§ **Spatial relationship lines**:
----------
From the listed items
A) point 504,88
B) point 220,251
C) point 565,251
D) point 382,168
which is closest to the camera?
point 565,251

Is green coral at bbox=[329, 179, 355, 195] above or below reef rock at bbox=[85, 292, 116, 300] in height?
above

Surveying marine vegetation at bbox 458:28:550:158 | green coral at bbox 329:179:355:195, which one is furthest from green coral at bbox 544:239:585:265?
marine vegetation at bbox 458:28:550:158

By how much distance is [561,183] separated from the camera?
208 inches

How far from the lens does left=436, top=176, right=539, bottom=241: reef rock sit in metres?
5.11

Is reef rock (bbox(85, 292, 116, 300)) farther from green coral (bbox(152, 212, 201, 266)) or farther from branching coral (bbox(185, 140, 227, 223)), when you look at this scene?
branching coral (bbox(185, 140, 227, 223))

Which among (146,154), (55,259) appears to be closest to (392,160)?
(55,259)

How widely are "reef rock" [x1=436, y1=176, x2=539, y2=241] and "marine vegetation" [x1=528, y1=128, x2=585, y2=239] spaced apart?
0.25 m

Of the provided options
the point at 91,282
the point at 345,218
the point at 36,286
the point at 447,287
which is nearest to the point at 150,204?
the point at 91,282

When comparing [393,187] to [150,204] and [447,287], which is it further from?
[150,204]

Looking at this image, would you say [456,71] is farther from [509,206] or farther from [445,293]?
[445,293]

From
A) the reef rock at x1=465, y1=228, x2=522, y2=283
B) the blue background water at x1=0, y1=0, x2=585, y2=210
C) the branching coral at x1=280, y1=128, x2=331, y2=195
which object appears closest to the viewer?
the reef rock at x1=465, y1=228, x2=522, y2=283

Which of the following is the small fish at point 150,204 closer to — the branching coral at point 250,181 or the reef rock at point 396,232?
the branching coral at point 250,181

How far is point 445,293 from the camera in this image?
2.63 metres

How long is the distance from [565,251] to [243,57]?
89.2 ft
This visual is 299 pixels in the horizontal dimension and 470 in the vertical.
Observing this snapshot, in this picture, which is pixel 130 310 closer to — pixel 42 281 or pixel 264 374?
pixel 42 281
----------
§ **Task statement**: Write out everything from the line containing "How long is" down to the last of the lines above, both ends included and requests left unchanged. Add 110 to every number in the answers, both the distance and the pixel coordinates.

§ **Result of this task**:
How long is the distance from [565,251] to [243,57]?
199.2 ft
This visual is 299 pixels in the horizontal dimension and 470 in the vertical.
Observing this snapshot, in this picture, which is pixel 130 310 closer to — pixel 42 281 or pixel 264 374?
pixel 152 391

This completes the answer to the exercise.